Einigung nach jahrelangem Streit: Neu-erungen im ÖBB-Dienstrecht im Überblick

Kündigungsschutz in Altverträgen bleibt unberührt

Fast auf den Tag genau drei Jahre lang haben Regierung, Gewerkschaft und Eisenbahner-Management über ein neues ÖBB-Dienstrecht gestritten. Jetzt dürfte das Thema endgültig erledigt sein.

Die Bilanz: Der mit 66 Stunden größte Eisenbahnerstreik der österreichischen Geschichte im Jahr 2003, der zumindest nach Regierungsangaben die ÖBB selbst 12 Mio. Euro und die heimische Volkswirtschaft fast 450 Mio. Euro gekostet hat, eine danach vereinbarte erste Reform 2004, die der ÖBB nach damaliger Rechnung längerfristig pro Jahr rund 100 Mio. Euro Einsparungen bringen sollte, und eine zweite Reform mit einem Einsparungseffekt von 17 bis 20 Mio. Euro, über die sich Vorstand und Gewerkschaft jetzt geeinigt haben.

Neuerliche Änderungen gibt es nun vor allem bei der Arbeitszeit und bei der Versetzung von Mitarbeitern. Der Kündigungsschutz für Eisenbahner mit alten Dienstverträgen, gegen dessen gesetzliche Lockerung die Gewerkschaft bis zuletzt mit neuerlichen Streiks gedroht hat, bleibt aber erhalten. Die Änderungen im Überblick:

Bei einer VERSCHIEBUNG DER DIENSTSCHICHTEN gegenüber dem ursprünglichen Dienstplan fallen derzeit einerseits Änderungszuschläge (Überstundenzuschlag) an, andererseits müssen Stunden, die geplant, aber in Folge der Veränderung nicht geleistet werden, bezahlt werden. In Zukunft können entfallende Stunden in einem Zeitraum von 72 Stunden nachgeholt werden. Einsparungspotenzial 12 bis 14 Mio. Euro.

**Anhand der Angaben**
1: In welchem Zeitraum dürfen laut dem Text zum ÖBB-Dienstrecht wegfallende Stunden künftig nachgeholt werden?
2: Schreib aus dem Text zum ÖBB-Dienstrecht den Teil ab, der mit den Worten „Kündigungsschutz in Altverträgen“ anfängt und mit „jetzt geeinigt haben.“ aufhört.
3: Stimmen diese Aussagen mit dem Text zum ÖBB-Dienstrecht überein? Antworte jeweils mit Ja oder Nein und zitiere die Worte aus dem Text, die den Ausschlag geben.
(a) Der Kündigungsschutz in alten Dienstverträgen wird gelockert.
(b) Die zweite Reform soll 17 bis 20 Mio. Euro einsparen.
(c) Über das neue Dienstrecht wurde fast genau fünf Jahre lang gestritten.

**Gesammelte Daten**
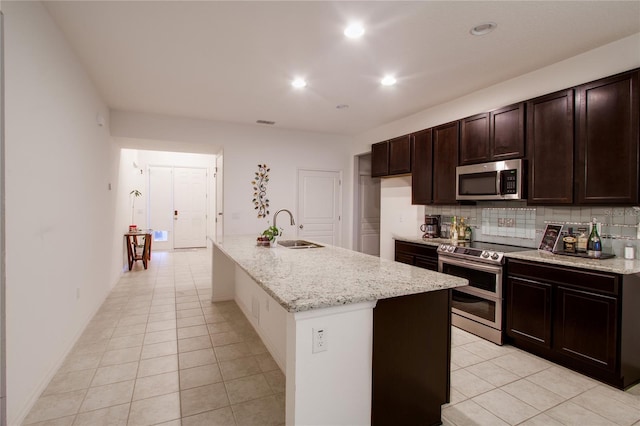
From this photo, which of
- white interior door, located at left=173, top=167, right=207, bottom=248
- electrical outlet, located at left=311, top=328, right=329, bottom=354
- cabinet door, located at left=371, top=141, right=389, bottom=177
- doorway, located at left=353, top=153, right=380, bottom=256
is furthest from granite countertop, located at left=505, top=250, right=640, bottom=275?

...

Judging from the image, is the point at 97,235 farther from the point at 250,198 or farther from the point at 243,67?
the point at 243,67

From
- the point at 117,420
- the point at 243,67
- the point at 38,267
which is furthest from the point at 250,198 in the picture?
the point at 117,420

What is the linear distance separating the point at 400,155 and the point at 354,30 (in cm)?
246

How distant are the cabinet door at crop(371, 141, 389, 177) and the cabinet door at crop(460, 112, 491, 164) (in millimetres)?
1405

...

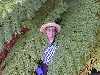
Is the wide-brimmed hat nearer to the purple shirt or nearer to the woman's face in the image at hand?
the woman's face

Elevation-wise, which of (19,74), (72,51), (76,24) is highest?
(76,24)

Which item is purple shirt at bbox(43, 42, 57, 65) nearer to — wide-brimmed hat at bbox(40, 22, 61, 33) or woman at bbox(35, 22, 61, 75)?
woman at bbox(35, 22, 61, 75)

**Antworten pro Aufgabe**
1: In einem Zeitraum von 72 Stunden.

2:
Kündigungsschutz in Altverträgen bleibt unberührt

Fast auf den Tag genau drei Jahre lang haben Regierung, Gewerkschaft und Eisenbahner-Management über ein neues ÖBB-Dienstrecht gestritten. Jetzt dürfte das Thema endgültig erledigt sein.

Die Bilanz: Der mit 66 Stunden größte Eisenbahnerstreik der österreichischen Geschichte im Jahr 2003, der zumindest nach Regierungsangaben die ÖBB selbst 12 Mio. Euro und die heimische Volkswirtschaft fast 450 Mio. Euro gekostet hat, eine danach vereinbarte erste Reform 2004, die der ÖBB nach damaliger Rechnung längerfristig pro Jahr rund 100 Mio. Euro Einsparungen bringen sollte, und eine zweite Reform mit einem Einsparungseffekt von 17 bis 20 Mio. Euro, über die sich Vorstand und Gewerkschaft jetzt geeinigt haben.

3:
(a) Nein: „Kündigungsschutz in Altverträgen bleibt unberührt“
(b) Ja: „eine zweite Reform mit einem Einsparungseffekt von 17 bis 20 Mio. Euro“
(c) Nein: „Fast auf den Tag genau drei Jahre lang“